Читаем Почти серьезно полностью

— А ты знаешь, — ответил отец, — давай мы сделаем так. Ты будешь читать стихотворение не с начала, а с середины. Оно большое. И никто из экзаменаторов его не дослушивает до конца. Обычно уже на середине говорят: «Спасибо. Достаточно». И представляешь, все выходят и начинают: «Скребницей чистил он коня…» Фраза всем осточертеет. И то, что ты начнешь читать стихотворение с середины, прозвучит для комиссии музыкой.

Я выучил также отрывок из «Дворянского гнезда», когда Лемм играет у себя в комнате на рояле и Лаврецкий слышит эти звуки музыки. (Теперь-то я понимаю, что отрывок мы выбрали не совсем удачный для меня.)

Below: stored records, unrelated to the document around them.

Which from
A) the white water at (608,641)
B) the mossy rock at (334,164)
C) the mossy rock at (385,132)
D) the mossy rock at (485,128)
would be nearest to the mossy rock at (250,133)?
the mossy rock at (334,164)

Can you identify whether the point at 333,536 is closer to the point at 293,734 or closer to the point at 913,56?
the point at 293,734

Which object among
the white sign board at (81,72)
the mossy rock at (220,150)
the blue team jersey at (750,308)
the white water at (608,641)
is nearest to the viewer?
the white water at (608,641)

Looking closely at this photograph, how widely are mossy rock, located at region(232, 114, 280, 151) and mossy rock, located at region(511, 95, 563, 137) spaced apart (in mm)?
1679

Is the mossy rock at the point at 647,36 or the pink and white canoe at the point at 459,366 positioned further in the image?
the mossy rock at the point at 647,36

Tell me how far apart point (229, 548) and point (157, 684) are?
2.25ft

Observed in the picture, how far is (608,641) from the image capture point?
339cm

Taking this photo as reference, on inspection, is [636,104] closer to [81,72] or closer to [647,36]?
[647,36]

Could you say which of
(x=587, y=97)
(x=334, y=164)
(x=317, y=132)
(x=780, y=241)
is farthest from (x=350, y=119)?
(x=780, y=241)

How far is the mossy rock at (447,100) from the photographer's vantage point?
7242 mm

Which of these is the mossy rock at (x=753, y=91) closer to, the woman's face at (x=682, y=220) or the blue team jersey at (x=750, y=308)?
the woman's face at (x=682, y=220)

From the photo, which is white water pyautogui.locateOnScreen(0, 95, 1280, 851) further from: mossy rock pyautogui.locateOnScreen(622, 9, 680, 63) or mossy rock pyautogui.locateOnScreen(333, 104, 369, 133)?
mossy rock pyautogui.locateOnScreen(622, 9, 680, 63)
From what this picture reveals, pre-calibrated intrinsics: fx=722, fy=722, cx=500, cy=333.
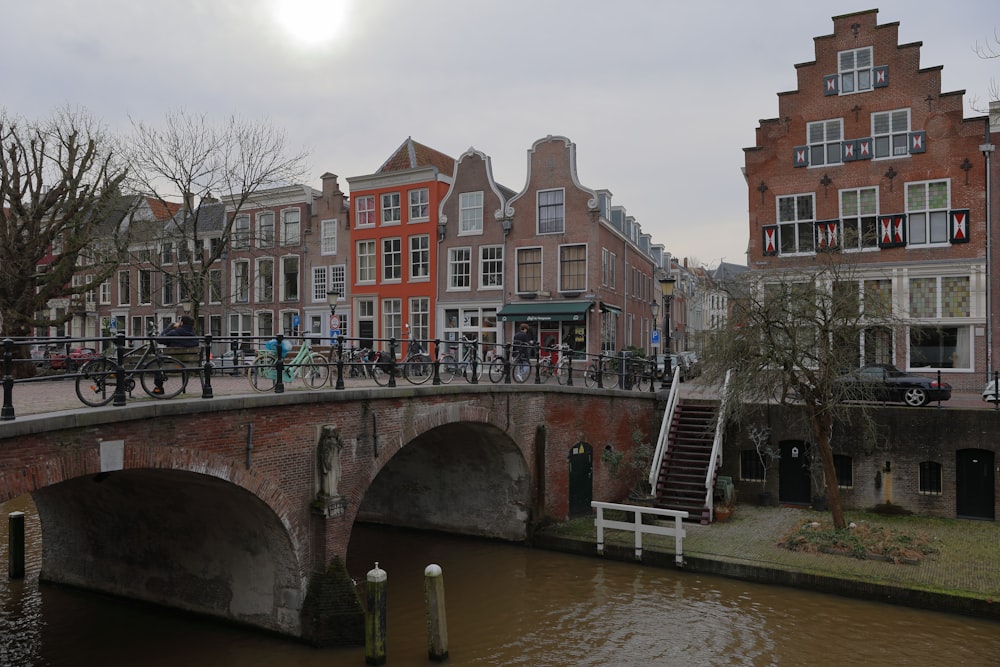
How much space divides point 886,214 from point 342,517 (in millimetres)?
22201

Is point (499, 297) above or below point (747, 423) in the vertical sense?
above

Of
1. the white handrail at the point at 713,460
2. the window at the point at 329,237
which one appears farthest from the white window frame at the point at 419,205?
the white handrail at the point at 713,460

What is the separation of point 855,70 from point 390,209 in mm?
20183

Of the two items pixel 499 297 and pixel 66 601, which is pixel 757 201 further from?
pixel 66 601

Во ВГИКе на актерском факультете образовался огромный конкурс. Половина поступающих, как и я, ходила в гимнастерках. Несколько человек мне запомнились. Врезался в память голубоглазый моряк Тимченко. На экзамены он принес большие глянцевые фотографии. На одной он снялся с гранатой в руке, на другой — с винтовкой, на третьей — в тельняшке. В жизни он выглядел каким-то плакатным: открытый, крепко сбитый, белозубый блондин. Я не сомневался, что Тимченко примут. На мой взгляд, он просто просился на экран на роли героев-моряков.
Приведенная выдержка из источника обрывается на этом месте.